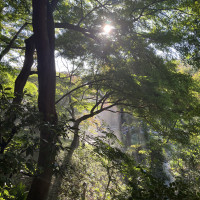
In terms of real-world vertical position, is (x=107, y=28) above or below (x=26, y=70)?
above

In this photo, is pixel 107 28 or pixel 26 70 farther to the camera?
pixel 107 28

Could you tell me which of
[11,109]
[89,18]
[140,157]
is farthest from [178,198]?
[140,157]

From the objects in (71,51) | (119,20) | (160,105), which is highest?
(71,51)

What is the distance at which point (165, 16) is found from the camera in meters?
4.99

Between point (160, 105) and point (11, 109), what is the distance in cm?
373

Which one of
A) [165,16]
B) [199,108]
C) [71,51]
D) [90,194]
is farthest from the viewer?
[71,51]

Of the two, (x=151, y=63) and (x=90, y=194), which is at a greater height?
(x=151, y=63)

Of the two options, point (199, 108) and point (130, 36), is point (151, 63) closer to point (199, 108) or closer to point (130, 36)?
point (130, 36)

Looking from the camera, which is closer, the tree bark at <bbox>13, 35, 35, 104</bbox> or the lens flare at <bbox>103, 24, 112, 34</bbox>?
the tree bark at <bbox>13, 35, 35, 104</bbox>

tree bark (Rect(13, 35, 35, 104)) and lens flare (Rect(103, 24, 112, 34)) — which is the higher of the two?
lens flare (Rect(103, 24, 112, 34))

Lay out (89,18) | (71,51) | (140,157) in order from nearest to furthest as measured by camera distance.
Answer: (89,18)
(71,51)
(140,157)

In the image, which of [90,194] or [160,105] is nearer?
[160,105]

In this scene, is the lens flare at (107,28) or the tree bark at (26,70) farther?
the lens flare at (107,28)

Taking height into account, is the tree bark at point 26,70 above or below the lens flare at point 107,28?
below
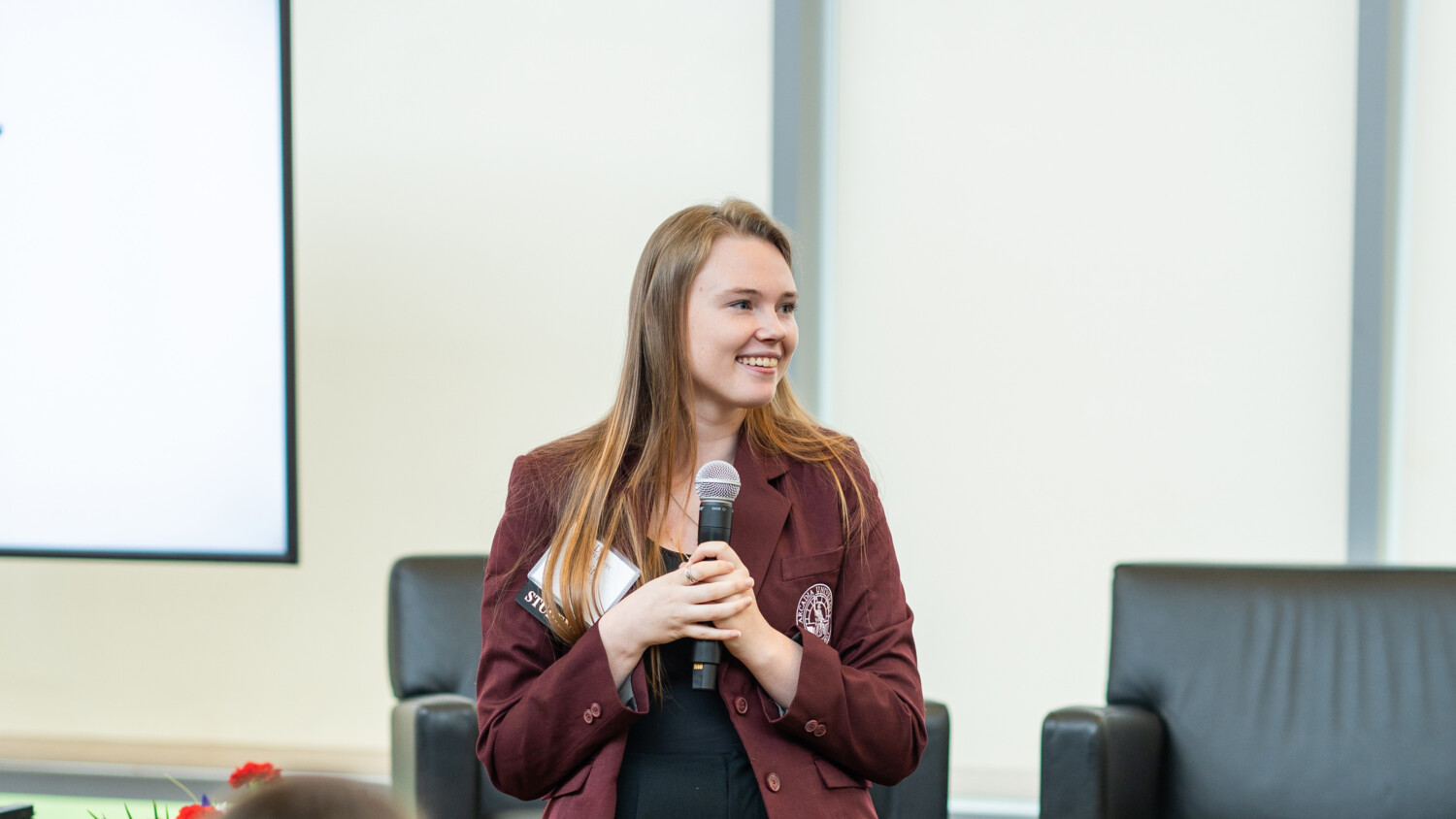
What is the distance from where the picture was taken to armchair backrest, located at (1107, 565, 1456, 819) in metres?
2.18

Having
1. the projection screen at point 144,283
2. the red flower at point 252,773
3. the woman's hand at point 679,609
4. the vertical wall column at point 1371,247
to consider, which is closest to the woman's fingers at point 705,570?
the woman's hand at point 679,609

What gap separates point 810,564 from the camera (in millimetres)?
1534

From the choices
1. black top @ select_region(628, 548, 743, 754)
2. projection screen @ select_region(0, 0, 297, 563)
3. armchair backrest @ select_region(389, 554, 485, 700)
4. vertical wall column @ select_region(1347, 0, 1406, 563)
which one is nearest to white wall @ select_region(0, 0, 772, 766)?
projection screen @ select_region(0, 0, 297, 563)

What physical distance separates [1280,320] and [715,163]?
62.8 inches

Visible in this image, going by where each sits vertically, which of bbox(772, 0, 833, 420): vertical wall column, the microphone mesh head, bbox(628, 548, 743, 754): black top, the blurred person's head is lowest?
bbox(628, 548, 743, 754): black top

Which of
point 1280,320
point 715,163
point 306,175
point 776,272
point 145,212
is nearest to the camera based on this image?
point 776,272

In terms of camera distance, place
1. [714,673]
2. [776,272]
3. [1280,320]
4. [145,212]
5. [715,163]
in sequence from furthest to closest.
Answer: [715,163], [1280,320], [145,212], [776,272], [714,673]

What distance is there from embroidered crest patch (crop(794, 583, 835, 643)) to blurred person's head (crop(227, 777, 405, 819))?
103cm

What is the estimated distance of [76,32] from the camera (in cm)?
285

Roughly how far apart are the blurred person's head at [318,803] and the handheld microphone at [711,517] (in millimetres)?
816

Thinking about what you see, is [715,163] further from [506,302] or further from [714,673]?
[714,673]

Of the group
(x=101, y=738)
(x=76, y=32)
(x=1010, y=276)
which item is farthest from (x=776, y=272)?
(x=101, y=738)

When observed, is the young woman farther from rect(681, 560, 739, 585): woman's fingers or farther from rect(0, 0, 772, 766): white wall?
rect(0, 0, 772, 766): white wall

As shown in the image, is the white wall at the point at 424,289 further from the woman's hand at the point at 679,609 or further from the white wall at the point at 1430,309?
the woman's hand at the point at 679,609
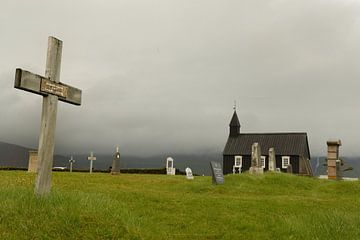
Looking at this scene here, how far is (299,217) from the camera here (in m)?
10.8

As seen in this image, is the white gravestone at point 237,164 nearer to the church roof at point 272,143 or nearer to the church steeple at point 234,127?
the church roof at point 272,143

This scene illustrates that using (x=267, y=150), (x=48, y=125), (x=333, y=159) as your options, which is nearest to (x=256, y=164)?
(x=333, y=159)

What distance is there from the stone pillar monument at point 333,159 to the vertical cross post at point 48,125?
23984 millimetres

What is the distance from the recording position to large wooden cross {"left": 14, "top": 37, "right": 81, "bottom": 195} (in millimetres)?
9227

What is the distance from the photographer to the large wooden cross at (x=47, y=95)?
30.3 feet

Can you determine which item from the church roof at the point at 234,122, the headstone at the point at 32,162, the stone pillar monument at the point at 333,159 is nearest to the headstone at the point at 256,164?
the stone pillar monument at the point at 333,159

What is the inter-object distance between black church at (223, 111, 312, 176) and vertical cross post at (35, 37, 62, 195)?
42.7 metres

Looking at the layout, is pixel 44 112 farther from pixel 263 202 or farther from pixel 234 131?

• • •

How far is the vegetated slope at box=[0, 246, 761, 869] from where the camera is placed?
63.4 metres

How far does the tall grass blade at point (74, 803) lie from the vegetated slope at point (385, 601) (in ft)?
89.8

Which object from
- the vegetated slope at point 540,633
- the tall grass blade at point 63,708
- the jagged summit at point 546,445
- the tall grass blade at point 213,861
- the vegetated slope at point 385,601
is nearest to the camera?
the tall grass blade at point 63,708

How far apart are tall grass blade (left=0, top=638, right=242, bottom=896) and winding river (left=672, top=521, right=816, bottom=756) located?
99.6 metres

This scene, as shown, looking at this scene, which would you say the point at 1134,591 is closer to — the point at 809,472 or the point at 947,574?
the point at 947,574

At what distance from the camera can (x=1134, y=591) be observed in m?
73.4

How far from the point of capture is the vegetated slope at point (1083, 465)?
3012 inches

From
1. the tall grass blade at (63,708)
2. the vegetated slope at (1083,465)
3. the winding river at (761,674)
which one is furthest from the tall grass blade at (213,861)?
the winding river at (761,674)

• • •

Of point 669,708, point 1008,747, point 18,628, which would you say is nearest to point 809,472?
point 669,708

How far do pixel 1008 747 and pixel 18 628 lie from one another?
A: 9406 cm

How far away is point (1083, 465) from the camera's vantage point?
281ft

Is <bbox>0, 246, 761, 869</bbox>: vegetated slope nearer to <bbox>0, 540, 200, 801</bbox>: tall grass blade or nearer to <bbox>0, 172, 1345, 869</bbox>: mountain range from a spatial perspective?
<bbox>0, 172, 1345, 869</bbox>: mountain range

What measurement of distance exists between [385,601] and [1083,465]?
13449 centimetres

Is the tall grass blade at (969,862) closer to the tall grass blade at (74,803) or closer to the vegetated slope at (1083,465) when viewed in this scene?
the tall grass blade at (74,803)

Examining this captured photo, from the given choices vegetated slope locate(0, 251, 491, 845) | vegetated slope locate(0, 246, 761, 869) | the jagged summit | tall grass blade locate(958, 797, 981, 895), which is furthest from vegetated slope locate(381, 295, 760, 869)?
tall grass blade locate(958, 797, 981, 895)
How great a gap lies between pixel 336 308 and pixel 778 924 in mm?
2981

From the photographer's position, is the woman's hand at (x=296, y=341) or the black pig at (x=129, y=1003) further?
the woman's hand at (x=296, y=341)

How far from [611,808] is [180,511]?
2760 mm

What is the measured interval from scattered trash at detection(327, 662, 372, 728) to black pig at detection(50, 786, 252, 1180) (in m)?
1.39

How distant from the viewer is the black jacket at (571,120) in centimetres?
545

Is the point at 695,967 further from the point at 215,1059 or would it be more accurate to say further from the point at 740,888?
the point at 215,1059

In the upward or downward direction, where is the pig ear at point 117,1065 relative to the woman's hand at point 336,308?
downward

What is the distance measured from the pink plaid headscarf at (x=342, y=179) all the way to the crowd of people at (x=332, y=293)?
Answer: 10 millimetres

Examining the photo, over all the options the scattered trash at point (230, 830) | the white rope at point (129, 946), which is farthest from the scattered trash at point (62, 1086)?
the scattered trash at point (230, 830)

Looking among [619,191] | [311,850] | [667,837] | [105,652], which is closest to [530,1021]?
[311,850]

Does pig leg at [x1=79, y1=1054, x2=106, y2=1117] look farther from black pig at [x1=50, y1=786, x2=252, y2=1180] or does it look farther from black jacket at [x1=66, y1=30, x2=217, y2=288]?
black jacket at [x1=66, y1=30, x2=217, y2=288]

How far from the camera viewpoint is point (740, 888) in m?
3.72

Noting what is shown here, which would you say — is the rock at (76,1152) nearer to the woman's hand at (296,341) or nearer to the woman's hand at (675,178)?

• • •

Aim
Count how many lines in the records above contain the string "post". Case matters. Reply with the number only.

Reply to the exercise
2